TEXT SECTION

Crash with metis 5.1.1 #106

traversaro · 2024-01-08T13:58:58Z

Solution to issue cannot be found in the documentation.

I checked the documentation.

Issue

The fix in #88 is creating problems, even if i solved the crash in import kwant; kwant.test().

See #87 (comment) for more details.

Installed packages

Environment info

The text was updated successfully, but these errors were encountered:

traversaro · 2024-01-08T14:02:27Z

@akhmerov just to understand, is this crash related to python -c "import kwant; kwant.test()" (that was in theory fixed in #88) or something else?

akhmerov · 2024-01-08T15:12:27Z

It's a different segfault caught by our updated tests (that's why kwant.test() passes now, while the unreleased version of tests crashes). Because it works with the same version of mumps and with different orderings though, I expect that the problem is not on our side.

Here is the crash in CI, but I'll provide a more self-contained example in a bit.

akhmerov · 2024-01-09T14:05:34Z

I have investigated the failure more, and I have arrived to the following reproducer that works on Ubuntu 23.10.

First Make an environment

name: mumps_bug
channels:
    - conda-forge
dependencies:
    - mumps-seq=5.2.1
    - metis=5.1.1
    - kwant=1.4.4
    - valgrind
    - pytest
    - pip
    - pip:
      - pytest-valgrind

Download this test file

contents

import itertools
import numpy as np
import pytest
from pytest import raises
from numpy.testing import assert_almost_equal

import kwant
from kwant._common import ensure_rng

import kwant.solvers.sparse
import kwant.solvers.mumps
no_mumps = False

mumps_solver_options = [
    {'nrhs': 10, 'ordering': 'metis'},
    {'nrhs': 10, 'sparse_rhs': True, 'ordering': 'metis'},
    {'nrhs': 2, 'ordering': 'metis', 'sparse_rhs': True},
]

solvers = list(itertools.chain(
    [("mumps", opts) for opts in mumps_solver_options],
))


def solver_id(s):
    solver_name, opts = s
    args = ", ".join(f"{k}={repr(v)}" for k, v in opts.items())
    return f"{solver_name}({args})"


@pytest.fixture(scope="function", params=mumps_solver_options)

WHAT YOU SHOULD DO
Write what comes next in the issue thread about the crash with metis 5.1.1, picking up right after its last line. The data that come next play no part in this.

Spatial data with images:
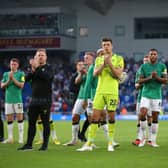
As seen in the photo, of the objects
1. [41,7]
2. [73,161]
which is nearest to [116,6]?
[41,7]

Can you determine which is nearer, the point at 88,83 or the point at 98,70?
the point at 98,70

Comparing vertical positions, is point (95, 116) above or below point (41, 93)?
below

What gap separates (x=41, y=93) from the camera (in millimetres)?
12414

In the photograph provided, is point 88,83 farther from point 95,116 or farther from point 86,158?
point 86,158

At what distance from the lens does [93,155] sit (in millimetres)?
11203

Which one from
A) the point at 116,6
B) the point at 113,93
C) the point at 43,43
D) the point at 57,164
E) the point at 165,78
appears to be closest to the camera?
the point at 57,164

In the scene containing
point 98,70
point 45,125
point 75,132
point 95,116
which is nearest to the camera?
point 98,70

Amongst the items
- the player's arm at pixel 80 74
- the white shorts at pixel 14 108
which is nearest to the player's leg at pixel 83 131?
the player's arm at pixel 80 74

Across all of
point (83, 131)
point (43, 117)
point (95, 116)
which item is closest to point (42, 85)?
point (43, 117)

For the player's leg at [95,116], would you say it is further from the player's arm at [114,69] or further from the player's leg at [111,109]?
the player's arm at [114,69]

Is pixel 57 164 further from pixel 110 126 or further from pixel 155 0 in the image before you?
pixel 155 0

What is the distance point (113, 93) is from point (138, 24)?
35741mm

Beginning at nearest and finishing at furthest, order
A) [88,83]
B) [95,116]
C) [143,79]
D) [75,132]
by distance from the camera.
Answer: [95,116], [88,83], [143,79], [75,132]

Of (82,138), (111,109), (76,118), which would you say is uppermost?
(111,109)
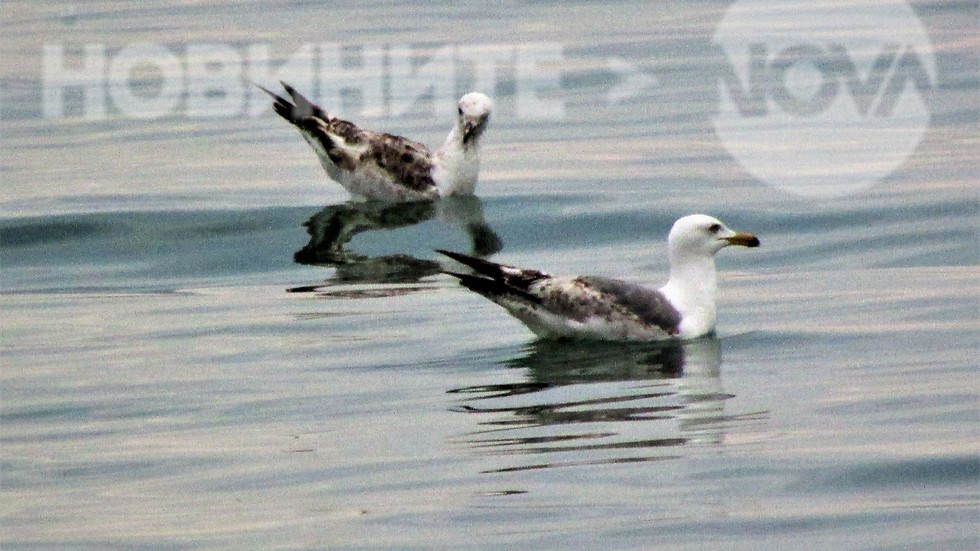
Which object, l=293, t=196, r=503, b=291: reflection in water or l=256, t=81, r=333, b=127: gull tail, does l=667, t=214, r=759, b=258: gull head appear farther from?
l=256, t=81, r=333, b=127: gull tail

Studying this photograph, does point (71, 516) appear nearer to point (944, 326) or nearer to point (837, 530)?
point (837, 530)

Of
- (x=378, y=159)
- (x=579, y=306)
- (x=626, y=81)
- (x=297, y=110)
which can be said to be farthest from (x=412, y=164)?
(x=626, y=81)

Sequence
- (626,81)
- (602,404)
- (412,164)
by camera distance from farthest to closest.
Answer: (626,81), (412,164), (602,404)

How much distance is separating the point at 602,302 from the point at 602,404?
Result: 201 centimetres

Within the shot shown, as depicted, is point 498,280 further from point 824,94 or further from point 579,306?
point 824,94

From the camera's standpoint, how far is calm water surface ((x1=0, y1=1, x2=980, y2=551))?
9125mm

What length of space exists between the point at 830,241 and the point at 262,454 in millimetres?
7733

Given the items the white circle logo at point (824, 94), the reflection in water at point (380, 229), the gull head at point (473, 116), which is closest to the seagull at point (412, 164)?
the gull head at point (473, 116)

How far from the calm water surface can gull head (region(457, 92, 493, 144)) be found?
0.72 meters

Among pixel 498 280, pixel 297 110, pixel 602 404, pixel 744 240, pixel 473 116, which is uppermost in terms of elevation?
pixel 297 110

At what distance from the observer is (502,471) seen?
9.66 meters

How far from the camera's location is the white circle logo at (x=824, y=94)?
20453 millimetres

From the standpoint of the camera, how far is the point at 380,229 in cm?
1833

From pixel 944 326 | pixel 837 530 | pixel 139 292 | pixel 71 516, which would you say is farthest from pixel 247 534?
pixel 139 292
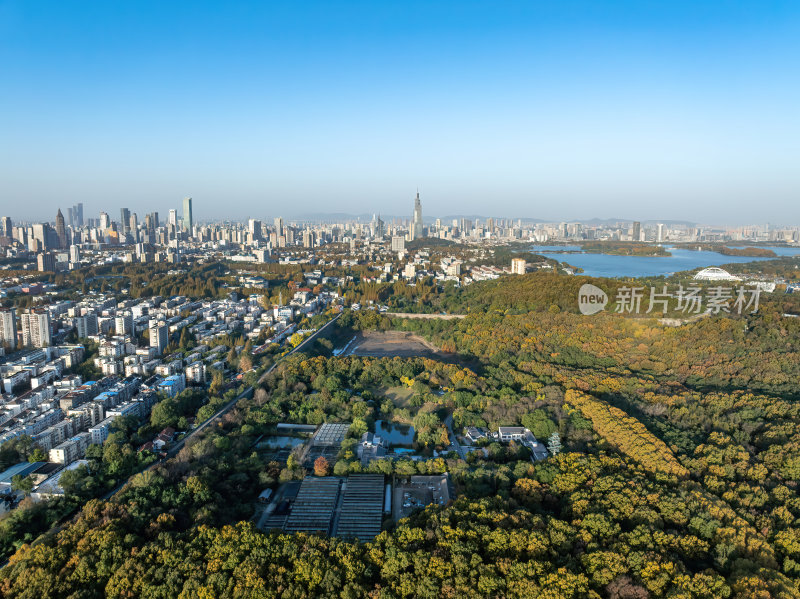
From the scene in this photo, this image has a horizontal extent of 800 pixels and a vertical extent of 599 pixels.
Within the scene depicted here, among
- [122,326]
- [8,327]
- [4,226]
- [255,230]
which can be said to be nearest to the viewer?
[8,327]

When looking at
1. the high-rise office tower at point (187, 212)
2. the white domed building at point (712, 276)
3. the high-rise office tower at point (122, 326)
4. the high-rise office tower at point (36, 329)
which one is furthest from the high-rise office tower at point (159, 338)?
the high-rise office tower at point (187, 212)

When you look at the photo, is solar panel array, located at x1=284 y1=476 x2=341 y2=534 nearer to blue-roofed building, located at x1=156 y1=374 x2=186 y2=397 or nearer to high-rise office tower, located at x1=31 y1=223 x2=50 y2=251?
blue-roofed building, located at x1=156 y1=374 x2=186 y2=397

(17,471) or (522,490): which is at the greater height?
(522,490)

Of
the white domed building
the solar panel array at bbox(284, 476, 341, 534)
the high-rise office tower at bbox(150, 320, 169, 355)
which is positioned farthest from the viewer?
the white domed building

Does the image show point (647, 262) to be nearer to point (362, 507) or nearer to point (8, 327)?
point (362, 507)

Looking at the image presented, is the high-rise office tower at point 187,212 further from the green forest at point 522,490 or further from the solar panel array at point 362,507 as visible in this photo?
the solar panel array at point 362,507

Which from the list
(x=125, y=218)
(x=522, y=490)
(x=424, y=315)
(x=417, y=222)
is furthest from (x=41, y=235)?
(x=522, y=490)

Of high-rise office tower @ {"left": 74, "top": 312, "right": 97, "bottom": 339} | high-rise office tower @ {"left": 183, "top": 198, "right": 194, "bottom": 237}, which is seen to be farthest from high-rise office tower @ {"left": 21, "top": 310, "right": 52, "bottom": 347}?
high-rise office tower @ {"left": 183, "top": 198, "right": 194, "bottom": 237}
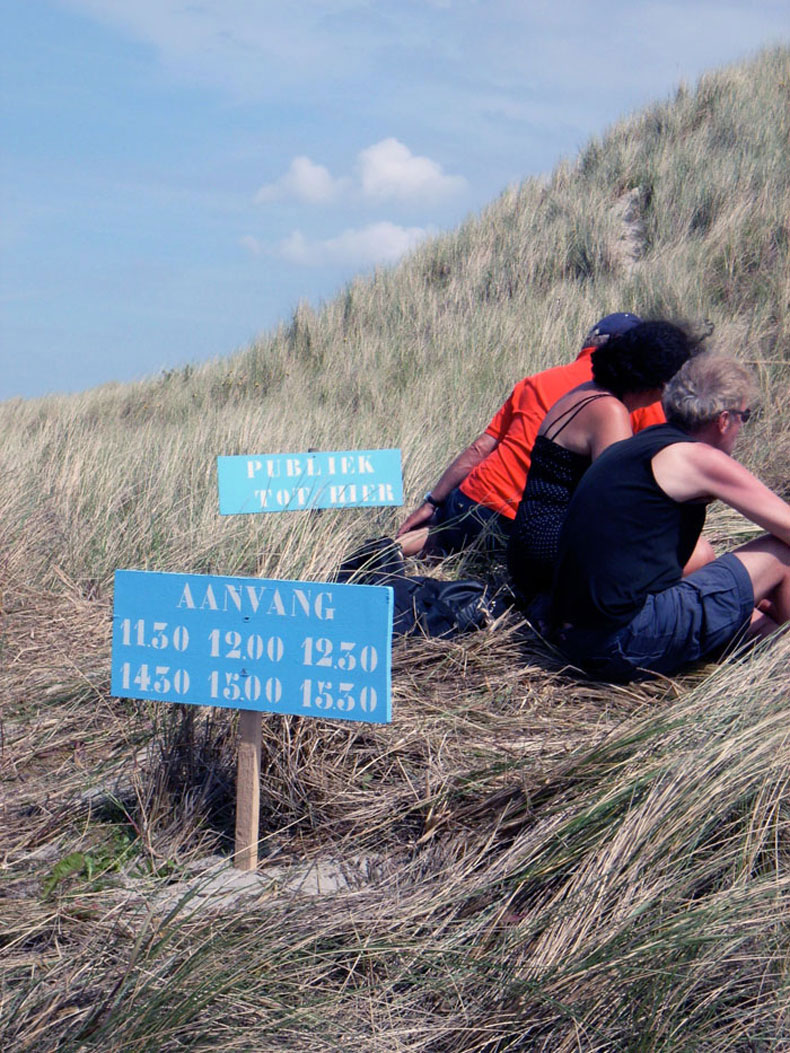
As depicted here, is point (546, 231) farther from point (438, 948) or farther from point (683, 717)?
point (438, 948)

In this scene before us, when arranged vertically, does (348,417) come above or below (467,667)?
above

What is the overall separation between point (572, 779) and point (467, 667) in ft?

RESULT OF THE TASK
def solver(request):
    solver_opts = request.param
    solver = kwant.solvers.mumps
    solver.options(**solver_opts)
    return solver


@pytest.fixture
def smatrix(solver):
    return solver.smatrix


@pytest.fixture
def greens_function(solver):
    return solver.greens_function


@pytest.fixture
def wave_function(solver):
    return solver.wave_function

@pytest.fixture(scope="function")
def twolead_builder():
    rng = ensure_rng(4)
    system = kwant.Builder()
    left_lead = kwant.Builder(kwant.TranslationalSymmetry((-1,)))
    right_lead = kwant.Builder(kwant.TranslationalSymmetry((1,)))
    for b, site in [(system, chain(0)), (system, chain(1)),
                    (left_lead, chain(0)), (right_lead, chain(0))]:
        h = rng.random_sample((n, n)) + 1j * rng.random_sample((n, n))
        h += h.conjugate().transpose()
        b[site] = h
    for b, hopp in [(system, (chain(0), chain(1))),
                    (left_lead, (chain(0), chain(1))),
                    (right_lead, (chain(0), chain(1)))]:
        b[hopp] = (10 * rng.random_sample((n, n)) +
                   1j * rng.random_sample((n, n)))
    system.attach_lead(left_lead)
    system.attach_lead(right_lead)
    return system

n = 5
chain = kwant.lattice.chain(norbs=n)
sq = square = kwant.lattice.square(norbs=n)

def test_output(twolead_builder, smatrix):
    fsyst = twolead_builder.finalized()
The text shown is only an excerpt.